* _TASK SET_:
**1.** In the excerpt below, what does the text node "abc" become after its text is replaced?
**2.** Repeat word for word the part of the excerpt below that opens with the words containing "The same happens" and closes with "goes to 2.1).".

Now we could handle 3 levels, but still need another function to check the grand-grandchild nodes.

Wait a minute, have you noticed that the checkChild and checkGrandChild functions are doing basically the same as the replaceIn function? All of them receives a node and do the following:

  1. if the node is a text node, replace its text
  2. if it's not a text node, loop through its child nodes
    • for each child node, call a function that will execute steps 1 and 2 on that node

And if all functions are doing the same thing, why not use only one of them? In this case, we could use the replaceIn function:

function replaceIn(e) {
  // check if the node is a text node
  if (e.nodeType == Node.TEXT_NODE) {
    // it's a text node, then replace its text
    e.nodeValue = e.nodeValue.replaceAll("a", "");
  } else {
    // for each child node
    for (const child of e.childNodes) {
      replaceIn(child);
    }
  }
}

And that's it. When you call replaceIn(document.body), it's executed as follows:

  • 1: check if body is a text node; it's not, so loops through body's child nodes
  • 2: body's first child is a -> recursive call
    • 2.1: check if a is a text node; it's not, so loops through a's child nodes
    • 2.2: a's first child is the text node "Whatever " -> recursive call
      • 2.2.1: check if it's a text node. It is, so replace its text (it becomes "Whtever")
    • 2.3: a's second child is i -> recursive call
      • 2.3.1: check if i is a text node; it's not, so loops through i's child nodes
      • 2.3.2: i's first child is the text node "site" -> recursive call
        • 2.3.2.1: check if it's a text node. It is, so replace its text (in this case, there's no letter "a" in the text, so it remains unchanged)
  • 3: body's second child is div -> recursive call
    • 3.1: check if div is a text node; it's not, so loops through div's child nodes
    • 3.2: div's first child is p -> recursive call
      • 3.2.1: check if p is a text node; it's not, so loops through p's child nodes
      • 3.2.2: p's first child is the text node "abc" -> recursive call
        • 3.2.2.1: check if it's a text node. It is, so replace its text (it becomes "bc")
      • 3.2.3: p's second child is span -> recursive call
        • 3.2.3.1: check if span is a text node
        • 3.2.3.2: it's not, so loops through span's child nodes
        • 3.2.3.3: span's first child is the text node "def" -> recursive call
          • 3.2.3.3.1: check if it's a text node. It is, so replace its text (in this case, there's no letter "a" in the text, so it remains unchanged)

In step 1, we're at "level 1" (checking document.body).

Step 2 is when the first recursive call is made: we're inside the for, looping through body's child nodes, and call replaceIn(child). At the first loop iteration, child will be a, so replaceIn will receive this element as argument.

At step 2.2, we're at the for loop, but now it's looping through a's child nodes, and we make another recursive call: replaceIn now receives the text node "Whatever", check that it's a text node, and replace it. Then we can proceed to a's next child, which is i (then another recursive call is made at step 2.3, and so on).

The same happens for all other nodes in the hiearchy. For each one, check its type. If it's a text node, replace; otherwise loop through its child nodes and repeat the same steps for each child (and the recursive call is the way to "repeat the same steps").

Each recursive call is made to "go into a new level" in the hiearchy (first to check body's children, then to check its grandchildren, then the grand-grandchildren and so on). I've put numbers to indicate those (every new level adds a new number, such as the call in step 2 goes to 2.1).

* _PROVIDED RECORDS_:
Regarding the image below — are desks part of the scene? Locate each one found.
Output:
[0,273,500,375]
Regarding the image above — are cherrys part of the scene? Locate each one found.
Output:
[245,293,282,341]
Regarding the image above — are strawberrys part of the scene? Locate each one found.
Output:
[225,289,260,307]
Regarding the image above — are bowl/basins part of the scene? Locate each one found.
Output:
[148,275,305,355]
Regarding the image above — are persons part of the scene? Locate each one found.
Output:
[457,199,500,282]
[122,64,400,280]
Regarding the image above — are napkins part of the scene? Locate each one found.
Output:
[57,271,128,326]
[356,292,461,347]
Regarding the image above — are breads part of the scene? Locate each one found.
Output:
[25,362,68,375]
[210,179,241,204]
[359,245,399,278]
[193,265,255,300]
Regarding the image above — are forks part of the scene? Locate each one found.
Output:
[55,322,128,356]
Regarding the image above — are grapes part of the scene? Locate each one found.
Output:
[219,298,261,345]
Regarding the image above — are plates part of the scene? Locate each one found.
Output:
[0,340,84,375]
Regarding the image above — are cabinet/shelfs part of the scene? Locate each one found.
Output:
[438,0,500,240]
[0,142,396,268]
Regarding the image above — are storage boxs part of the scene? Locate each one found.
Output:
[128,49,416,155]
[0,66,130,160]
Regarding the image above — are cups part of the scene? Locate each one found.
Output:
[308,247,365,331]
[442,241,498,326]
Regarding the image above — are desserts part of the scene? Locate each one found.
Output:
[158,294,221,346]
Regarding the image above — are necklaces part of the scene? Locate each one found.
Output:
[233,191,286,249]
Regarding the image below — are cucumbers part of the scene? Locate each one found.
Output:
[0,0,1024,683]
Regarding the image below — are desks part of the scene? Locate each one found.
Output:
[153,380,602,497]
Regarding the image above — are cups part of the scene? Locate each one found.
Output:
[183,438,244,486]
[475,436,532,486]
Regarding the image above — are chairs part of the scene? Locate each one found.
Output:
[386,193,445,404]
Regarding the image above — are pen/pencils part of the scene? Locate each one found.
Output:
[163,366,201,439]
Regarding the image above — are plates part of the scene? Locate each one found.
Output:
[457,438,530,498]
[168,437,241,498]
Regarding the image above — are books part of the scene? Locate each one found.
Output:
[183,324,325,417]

* _EXERCISE RESULTS_:
**1.** "bc"

**2.**
The same happens for all other nodes in the hiearchy. For each one, check its type. If it's a text node, replace; otherwise loop through its child nodes and repeat the same steps for each child (and the recursive call is the way to "repeat the same steps").

Each recursive call is made to "go into a new level" in the hiearchy (first to check body's children, then to check its grandchildren, then the grand-grandchildren and so on). I've put numbers to indicate those (every new level adds a new number, such as the call in step 2 goes to 2.1).